● PROBLEM DETAILS:
Rewrite all of the data below with every instance of "vantage point" changed to "observation point" and everything else unchanged. Leave the pictures out of your answer.
::::
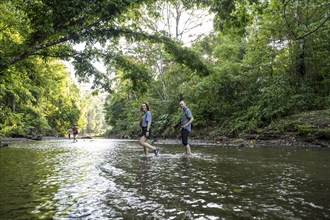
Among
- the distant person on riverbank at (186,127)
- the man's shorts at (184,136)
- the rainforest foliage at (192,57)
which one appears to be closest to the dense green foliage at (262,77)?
the rainforest foliage at (192,57)

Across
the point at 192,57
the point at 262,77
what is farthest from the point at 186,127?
the point at 262,77

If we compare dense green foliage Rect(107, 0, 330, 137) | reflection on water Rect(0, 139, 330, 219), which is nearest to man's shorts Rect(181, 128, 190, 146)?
reflection on water Rect(0, 139, 330, 219)

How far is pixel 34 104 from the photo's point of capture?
3634 cm

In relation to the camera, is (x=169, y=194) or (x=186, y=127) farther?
(x=186, y=127)

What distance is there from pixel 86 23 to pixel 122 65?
3484mm

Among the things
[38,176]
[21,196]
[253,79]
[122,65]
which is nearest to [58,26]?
[122,65]

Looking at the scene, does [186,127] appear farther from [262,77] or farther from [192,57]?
[262,77]

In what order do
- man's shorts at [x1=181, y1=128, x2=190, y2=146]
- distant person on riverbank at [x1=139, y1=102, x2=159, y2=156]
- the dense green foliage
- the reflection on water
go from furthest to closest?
the dense green foliage → distant person on riverbank at [x1=139, y1=102, x2=159, y2=156] → man's shorts at [x1=181, y1=128, x2=190, y2=146] → the reflection on water

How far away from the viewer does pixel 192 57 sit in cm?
1403

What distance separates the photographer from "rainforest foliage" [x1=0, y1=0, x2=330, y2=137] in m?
10.2

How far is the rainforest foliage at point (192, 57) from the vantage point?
10.2 m

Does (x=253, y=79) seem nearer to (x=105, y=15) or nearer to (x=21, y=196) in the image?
(x=105, y=15)

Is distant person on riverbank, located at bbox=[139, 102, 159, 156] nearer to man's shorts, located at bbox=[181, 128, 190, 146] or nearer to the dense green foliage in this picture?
man's shorts, located at bbox=[181, 128, 190, 146]

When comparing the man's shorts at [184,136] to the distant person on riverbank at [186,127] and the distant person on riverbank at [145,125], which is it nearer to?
the distant person on riverbank at [186,127]
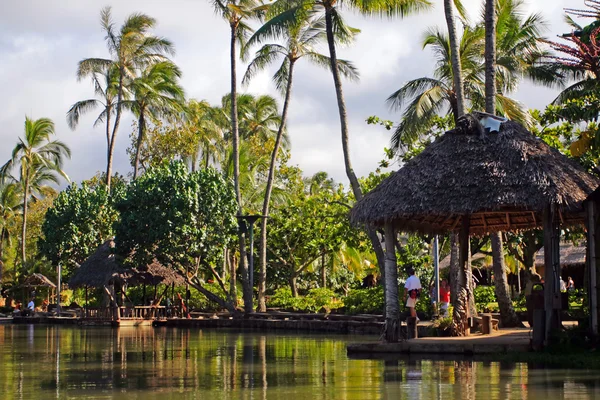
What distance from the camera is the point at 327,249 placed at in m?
40.3

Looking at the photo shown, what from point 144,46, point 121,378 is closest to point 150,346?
point 121,378

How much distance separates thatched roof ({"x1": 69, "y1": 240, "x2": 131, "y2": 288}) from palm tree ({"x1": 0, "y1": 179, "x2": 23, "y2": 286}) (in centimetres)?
2851

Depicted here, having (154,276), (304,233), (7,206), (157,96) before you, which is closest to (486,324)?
(304,233)

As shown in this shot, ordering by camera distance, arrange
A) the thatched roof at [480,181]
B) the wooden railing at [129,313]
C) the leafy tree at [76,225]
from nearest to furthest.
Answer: the thatched roof at [480,181], the wooden railing at [129,313], the leafy tree at [76,225]

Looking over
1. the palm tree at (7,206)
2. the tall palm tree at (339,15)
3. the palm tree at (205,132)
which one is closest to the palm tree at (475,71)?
the tall palm tree at (339,15)

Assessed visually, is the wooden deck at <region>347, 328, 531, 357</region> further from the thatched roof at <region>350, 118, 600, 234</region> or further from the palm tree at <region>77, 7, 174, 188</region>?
the palm tree at <region>77, 7, 174, 188</region>

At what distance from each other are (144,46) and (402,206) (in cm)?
2972

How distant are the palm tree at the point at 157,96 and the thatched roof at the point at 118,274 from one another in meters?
6.88

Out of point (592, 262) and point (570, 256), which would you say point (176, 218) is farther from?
point (592, 262)

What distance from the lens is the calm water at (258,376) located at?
495 inches

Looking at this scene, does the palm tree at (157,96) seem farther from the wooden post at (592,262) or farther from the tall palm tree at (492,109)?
the wooden post at (592,262)

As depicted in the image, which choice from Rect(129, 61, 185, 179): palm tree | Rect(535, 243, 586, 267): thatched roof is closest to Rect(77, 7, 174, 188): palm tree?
Rect(129, 61, 185, 179): palm tree

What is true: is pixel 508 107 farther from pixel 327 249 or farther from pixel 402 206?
pixel 327 249

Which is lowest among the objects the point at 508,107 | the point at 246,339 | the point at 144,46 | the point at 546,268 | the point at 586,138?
the point at 246,339
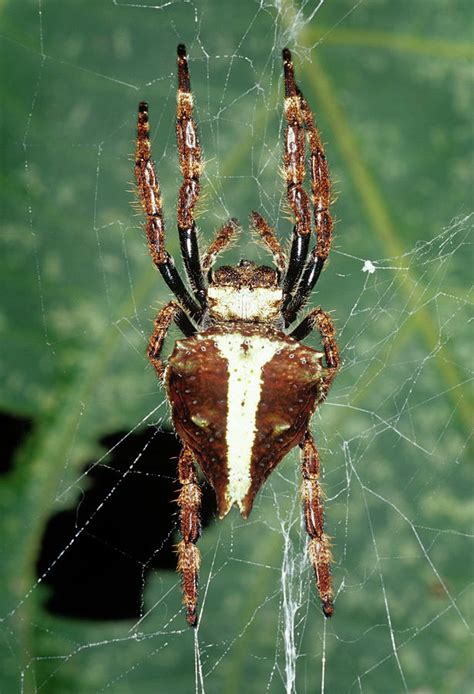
::::
● SOLUTION:
Among
- the distant person on riverbank at (186,127)
- the man's shorts at (184,136)
- the rainforest foliage at (192,57)
which one appears to be closest to the dense green foliage at (262,77)?
the rainforest foliage at (192,57)

Across
the point at 192,57
the point at 262,77
what is farthest from the point at 186,127?
the point at 262,77

If we compare dense green foliage Rect(107, 0, 330, 137) | reflection on water Rect(0, 139, 330, 219), which is nearest to man's shorts Rect(181, 128, 190, 146)?
reflection on water Rect(0, 139, 330, 219)

How far is pixel 34 104 from the photo's point of capture?
3634 cm

In relation to the camera, is (x=169, y=194) or (x=186, y=127) farther?
(x=186, y=127)

What distance is there from pixel 86 23 to pixel 122 65?
3484mm

Among the things
[38,176]
[21,196]
[253,79]
[122,65]
which is nearest to [58,26]?
[122,65]

Looking at the scene, does [186,127] appear farther from [262,77] or farther from [192,57]?
[262,77]

In what order do
- man's shorts at [x1=181, y1=128, x2=190, y2=146]
- distant person on riverbank at [x1=139, y1=102, x2=159, y2=156]
- the dense green foliage
- the reflection on water
go from furthest to closest?
the dense green foliage → distant person on riverbank at [x1=139, y1=102, x2=159, y2=156] → man's shorts at [x1=181, y1=128, x2=190, y2=146] → the reflection on water

How far away from the viewer does pixel 192 57 sit in cm?
1403

What distance separates the photographer from "rainforest foliage" [x1=0, y1=0, x2=330, y2=137] in m?
10.2

How far is the rainforest foliage at point (192, 57) from the observation point?
10.2 m

Does (x=253, y=79) seem nearer to (x=105, y=15) or nearer to (x=21, y=196) in the image?
(x=105, y=15)

Is distant person on riverbank, located at bbox=[139, 102, 159, 156] nearer to man's shorts, located at bbox=[181, 128, 190, 146] or nearer to the dense green foliage in this picture?
man's shorts, located at bbox=[181, 128, 190, 146]

When comparing the man's shorts at [184,136] to the distant person on riverbank at [186,127] and the distant person on riverbank at [145,125], which is it nearer to?
the distant person on riverbank at [186,127]
What distance from the camera is the point at 327,249 placed at in m?
40.3

Looking at the photo shown, what from point 144,46, point 121,378 is closest to point 150,346?
point 121,378

How much distance separates thatched roof ({"x1": 69, "y1": 240, "x2": 131, "y2": 288}) from palm tree ({"x1": 0, "y1": 179, "x2": 23, "y2": 286}) (in centimetres)?
2851

Depicted here, having (154,276), (304,233), (7,206), (157,96) before you, which is closest to (486,324)?
(304,233)

As shown in this shot, ordering by camera distance, arrange
A) the thatched roof at [480,181]
B) the wooden railing at [129,313]
C) the leafy tree at [76,225]
from nearest to furthest.
Answer: the thatched roof at [480,181], the wooden railing at [129,313], the leafy tree at [76,225]

Looking over
1. the palm tree at (7,206)
2. the tall palm tree at (339,15)
3. the palm tree at (205,132)
which one is closest to the palm tree at (475,71)?
the tall palm tree at (339,15)

Assessed visually, is the wooden deck at <region>347, 328, 531, 357</region> further from the thatched roof at <region>350, 118, 600, 234</region> or further from the palm tree at <region>77, 7, 174, 188</region>?
the palm tree at <region>77, 7, 174, 188</region>

At what distance from each other are (144,46) and (402,206) (in cm)?
2972

How distant are the palm tree at the point at 157,96 and the thatched roof at the point at 118,274 from one another in meters?
6.88

Out of point (592, 262) and point (570, 256), which would you say point (176, 218) is farther from?
point (592, 262)

What distance from the lens is the calm water at (258,376) located at?
495 inches

Looking at this scene, does the palm tree at (157,96) seem farther from the wooden post at (592,262) or farther from the tall palm tree at (492,109)?
the wooden post at (592,262)

As depicted in the image, which choice from Rect(129, 61, 185, 179): palm tree | Rect(535, 243, 586, 267): thatched roof is closest to Rect(77, 7, 174, 188): palm tree?
Rect(129, 61, 185, 179): palm tree

What is true: is pixel 508 107 farther from pixel 327 249 or farther from pixel 402 206?
pixel 327 249

Which is lowest among the objects the point at 508,107 | the point at 246,339 | the point at 144,46 | the point at 546,268 | the point at 586,138?
the point at 246,339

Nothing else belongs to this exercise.